Cells (5 × 10⁵ cells/well) were seeded into 6-well microplates. The bottom of 6-well microplates was covered the next day. The ruler was sterilized to make the vertical wound along the edge of the ruler using pipette tip (200 μL), with no inclination of the pipette tip. Each well was scratched three times in parallel. After that, the supernatant was discarded. Cells were washed 3 times using phosphate-buffered saline and added with serum-free medium to eliminate the influence of cell proliferation. Cells were photographed at 0 h and 24 h after scratch under the microscopy.

Statistical analysis

All data were analyzed using SPSS 22.0 (IBM Corp. Armonk, NY, USA). The results were expressed as mean ± standard deviation. Comparison between two groups was analyzed using the t-test. Comparison among groups was analyzed using one-way or two-way analysis of variance (ANOVA), and comparison between two groups was made followed by the t test with Bonferroni correction. Pearson was performed for correlation analysis. p < 0.05 is considered to be statistically significant.
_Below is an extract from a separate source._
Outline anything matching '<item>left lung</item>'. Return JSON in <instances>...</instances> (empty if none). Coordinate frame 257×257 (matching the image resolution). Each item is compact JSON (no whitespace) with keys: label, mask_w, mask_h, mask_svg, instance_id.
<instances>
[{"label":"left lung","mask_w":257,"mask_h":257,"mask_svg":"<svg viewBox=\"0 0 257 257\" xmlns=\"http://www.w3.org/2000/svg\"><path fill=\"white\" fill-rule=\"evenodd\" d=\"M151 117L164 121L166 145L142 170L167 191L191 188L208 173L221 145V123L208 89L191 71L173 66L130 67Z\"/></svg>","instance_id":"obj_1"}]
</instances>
Tim-1 was upregulated in glioblastoma tissues and cells

According to the results of qRT-PCR (Fig. 1A, P < 0.01) and IHC staining (Fig. 1B, p < 0.05), Tim-1 mRNA expression and protein level were all significantly higher in glioblastoma tissues compared with those in normal brain tissues. Tim-1 expression was higher in human glioblastoma cell lines than that in human astrocyte HEB, and U87 and U251 cells with the highest Tim-1 expression were selected for the subsequent experiments (Fig. 1C, all p < 0.05). Moreover, the cell density of glioblastoma tissues was elevated with the increase of Tim-1 expression, which suggested that high Tim-1 expression may be negatively correlated with glioblastoma malignant proliferation.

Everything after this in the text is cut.